HAD THOUGHT SHE DIED

Murang'a family celebrates daughter's return after 27 years

Wangari, 41, went missing in 1994 while working as a house help

In Summary

• The family helped bury another woman who was married in Nyeri thinking it was their lost daughter.

• Hannah Wangari said she left her house help job and got married, and could not raise money to visit her family.

Hannah Wangari talking to journalists at her uncle's home in Murag'a East on Tuesday.
Hannah Wangari talking to journalists at her uncle's home in Murag'a East on Tuesday.
Image: Alice Waithera

A family in Kongo-ini area in Murang’a is celebrating after their daughter who went missing 27 years ago returned home.

Hannah Wangari, 41, went missing in 1994 while working as a house help in Limuru, Kiambu county.

Wangari disagreed with her then employer and left the home but instead of going back to her family, she met a man and got married.

But the marriage got off to a rocky start due to financial hardships making it difficult for Wangari to visit her family. The couple got five children.

After looking for her for months, Wangari’s family gave up until they heard an announcement on radio in 2006 that a woman who had a similar name to hers was gravely ill and had been admitted at Mathari hospital in Nyeri.

According to the announcement, the woman wished to see her parents on her death bed. It had named both her parents and one of her brothers.

“We were shocked to hear our names on radio but happy that she had eventually been found,” her father Joseph Mwangi said.

Joseph Mwangi and Susan Nyambura at their brother's home at Kamuiru village in Murang'a East to celebrate their daughter's return.
Joseph Mwangi and Susan Nyambura at their brother's home at Kamuiru village in Murang'a East to celebrate their daughter's return.
Image: Alice Waithera

Wangari’s parents went to the hospital only to find a woman who they say was too frail to be identified. She could not speak.

It is then that they found out that the woman they thought was their daughter had been married in Nyeri and had had two children, a boy and a girl. The boy had passed away a few months before.

They connected with her husband’s family and attended her burial in Nyeri when the woman passed away a week later.

“We had no reason to doubt that it was her because she was too thin and had left when she was only 14-years-old,” Mwangi added.

He said when they buried the woman, they kept in touch with her daughter who was 10-years-old then.

She grew up and got married years later which prompted her father to pay dowry to Wangari’s parents to enable her husband to also do the same in accordance to Agikuyu customs.

However, things took a turn on Monday evening when Wangari appeared at her aunt’s homestead, accompanied by her five children.

When she identified herself, her aunt fled, screaming and calling for her husband.

“She told me someone was in our home claiming to be our niece Wangari so I came out to have a look at her,” John Ndegwa said.

John Ndegwa who slaughtered a goat to celebrate Hannah Wangari's return.
John Ndegwa who slaughtered a goat to celebrate Hannah Wangari's return.
Image: image: Alice Waithera

Ndegwa who lived with Wangari and her brother when they were young broke into tears and slaughtered a goat to celebrate her return.

“I was pleasantly surprised that the person we thought had died had come back to life and had a family of her own, 27 years is such a long time,” he said.

On Tuesday, Kamuiru village was invited to a feast to celebrate with the family.

Ndegwa said the family will reach out to the Nyeri family to inform them that they had found their kin so that they can continue looking for the dead woman’s family.

“There is a family in Murang’a that is still looking for their daughter who is buried in Nyeri,” Ndegwa said, adding that the two families will have to sit down and discuss whether the dowry paid will be returned according to the culture.
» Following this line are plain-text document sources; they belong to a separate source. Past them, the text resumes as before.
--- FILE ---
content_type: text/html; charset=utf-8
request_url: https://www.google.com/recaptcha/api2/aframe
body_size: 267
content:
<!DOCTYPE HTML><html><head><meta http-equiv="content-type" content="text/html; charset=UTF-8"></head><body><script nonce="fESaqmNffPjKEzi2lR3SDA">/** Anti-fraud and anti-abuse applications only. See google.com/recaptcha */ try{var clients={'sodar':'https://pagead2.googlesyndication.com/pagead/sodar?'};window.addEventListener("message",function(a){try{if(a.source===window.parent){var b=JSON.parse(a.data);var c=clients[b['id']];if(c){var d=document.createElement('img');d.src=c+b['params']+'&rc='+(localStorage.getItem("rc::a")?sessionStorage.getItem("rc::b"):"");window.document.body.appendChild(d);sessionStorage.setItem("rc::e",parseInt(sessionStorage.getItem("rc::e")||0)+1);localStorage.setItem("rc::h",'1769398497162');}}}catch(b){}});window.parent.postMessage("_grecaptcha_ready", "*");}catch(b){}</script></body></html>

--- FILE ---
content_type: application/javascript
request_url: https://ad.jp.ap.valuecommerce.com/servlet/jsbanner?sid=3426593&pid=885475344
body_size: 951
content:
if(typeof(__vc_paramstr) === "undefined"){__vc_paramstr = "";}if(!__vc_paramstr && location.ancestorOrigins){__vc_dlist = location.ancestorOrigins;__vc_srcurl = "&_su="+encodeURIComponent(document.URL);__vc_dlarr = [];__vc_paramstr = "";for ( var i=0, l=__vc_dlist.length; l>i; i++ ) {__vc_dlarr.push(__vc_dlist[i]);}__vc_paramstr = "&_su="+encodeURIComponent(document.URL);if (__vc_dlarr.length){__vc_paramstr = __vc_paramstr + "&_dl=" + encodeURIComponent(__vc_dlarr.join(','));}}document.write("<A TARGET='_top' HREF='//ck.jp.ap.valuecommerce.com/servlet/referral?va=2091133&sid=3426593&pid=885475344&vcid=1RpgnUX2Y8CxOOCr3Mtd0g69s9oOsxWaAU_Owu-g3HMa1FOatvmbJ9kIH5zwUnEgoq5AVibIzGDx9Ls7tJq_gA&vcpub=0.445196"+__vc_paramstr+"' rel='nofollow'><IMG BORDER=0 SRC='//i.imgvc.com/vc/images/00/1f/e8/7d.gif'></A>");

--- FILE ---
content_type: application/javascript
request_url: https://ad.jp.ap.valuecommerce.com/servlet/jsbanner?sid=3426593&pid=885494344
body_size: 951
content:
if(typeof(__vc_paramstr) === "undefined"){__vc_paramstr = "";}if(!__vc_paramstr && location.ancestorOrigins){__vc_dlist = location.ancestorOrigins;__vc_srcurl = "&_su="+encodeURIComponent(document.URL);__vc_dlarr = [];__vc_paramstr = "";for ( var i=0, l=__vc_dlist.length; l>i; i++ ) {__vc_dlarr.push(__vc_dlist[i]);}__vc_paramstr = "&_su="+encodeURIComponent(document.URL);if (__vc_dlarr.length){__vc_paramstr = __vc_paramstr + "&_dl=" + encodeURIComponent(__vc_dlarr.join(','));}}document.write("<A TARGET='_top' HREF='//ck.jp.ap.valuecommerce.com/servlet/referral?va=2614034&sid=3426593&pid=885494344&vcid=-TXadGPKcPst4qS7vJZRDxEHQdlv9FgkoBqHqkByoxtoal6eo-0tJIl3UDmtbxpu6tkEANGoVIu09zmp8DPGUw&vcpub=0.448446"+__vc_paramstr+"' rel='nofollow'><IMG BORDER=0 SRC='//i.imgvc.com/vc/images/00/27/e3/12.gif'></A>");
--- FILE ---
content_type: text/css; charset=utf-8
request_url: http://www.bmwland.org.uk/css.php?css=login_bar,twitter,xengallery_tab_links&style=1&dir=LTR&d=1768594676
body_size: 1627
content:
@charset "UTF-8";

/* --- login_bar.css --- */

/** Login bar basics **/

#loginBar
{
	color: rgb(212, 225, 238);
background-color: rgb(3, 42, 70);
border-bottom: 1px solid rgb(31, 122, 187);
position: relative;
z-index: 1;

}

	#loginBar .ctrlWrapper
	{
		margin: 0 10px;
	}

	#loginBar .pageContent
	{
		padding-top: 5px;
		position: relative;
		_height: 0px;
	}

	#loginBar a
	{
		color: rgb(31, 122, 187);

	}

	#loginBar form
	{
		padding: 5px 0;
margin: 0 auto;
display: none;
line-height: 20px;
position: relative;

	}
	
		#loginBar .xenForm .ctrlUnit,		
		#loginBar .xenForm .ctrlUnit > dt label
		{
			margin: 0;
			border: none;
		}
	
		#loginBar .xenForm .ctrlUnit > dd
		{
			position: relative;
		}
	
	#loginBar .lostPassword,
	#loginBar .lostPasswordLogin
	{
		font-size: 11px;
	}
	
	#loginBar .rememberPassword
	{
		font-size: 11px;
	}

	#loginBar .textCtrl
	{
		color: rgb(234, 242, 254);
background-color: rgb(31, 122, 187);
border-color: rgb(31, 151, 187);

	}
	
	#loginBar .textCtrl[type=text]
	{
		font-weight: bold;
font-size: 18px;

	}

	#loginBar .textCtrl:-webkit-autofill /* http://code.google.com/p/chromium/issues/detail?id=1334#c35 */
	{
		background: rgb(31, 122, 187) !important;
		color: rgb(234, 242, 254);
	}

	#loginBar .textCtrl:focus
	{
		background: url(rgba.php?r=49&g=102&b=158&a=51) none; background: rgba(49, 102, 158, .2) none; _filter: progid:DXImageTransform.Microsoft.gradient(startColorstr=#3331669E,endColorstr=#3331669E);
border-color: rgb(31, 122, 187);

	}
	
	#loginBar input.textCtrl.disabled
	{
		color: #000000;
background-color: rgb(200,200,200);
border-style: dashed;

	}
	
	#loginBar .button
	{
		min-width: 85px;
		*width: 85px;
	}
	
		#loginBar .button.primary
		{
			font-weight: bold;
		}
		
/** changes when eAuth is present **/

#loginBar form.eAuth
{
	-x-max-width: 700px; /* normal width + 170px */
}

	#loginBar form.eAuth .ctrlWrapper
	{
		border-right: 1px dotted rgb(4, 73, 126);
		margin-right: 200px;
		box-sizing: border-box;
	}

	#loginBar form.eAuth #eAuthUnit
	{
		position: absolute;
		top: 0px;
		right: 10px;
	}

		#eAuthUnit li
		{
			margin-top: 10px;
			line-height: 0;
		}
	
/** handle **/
He however appealed to parents to ensure they meet and interact with their in-laws when their children marry to avoid such incidences.

“Had Wangari’s in-laws reached out to us, this would not have happened. The Nyeri family was also wrong to look for their in-laws when the woman was too ill to guide them,” he said.

Wangari said she kept planning to visit her family but was unable to raise enough money for the fare.

She is a casual labourer in Limuru and mostly washes clothes to feed her family. Her firstborn is 24-years-old and has given her two grandchildren.

But her other children are in school which she said made it difficult for her to have savings.

“I m shocked to find that they thought I had died but I am happy to be reunited with my family. I will keep in touch with them even when I go back to Limuru,” she said.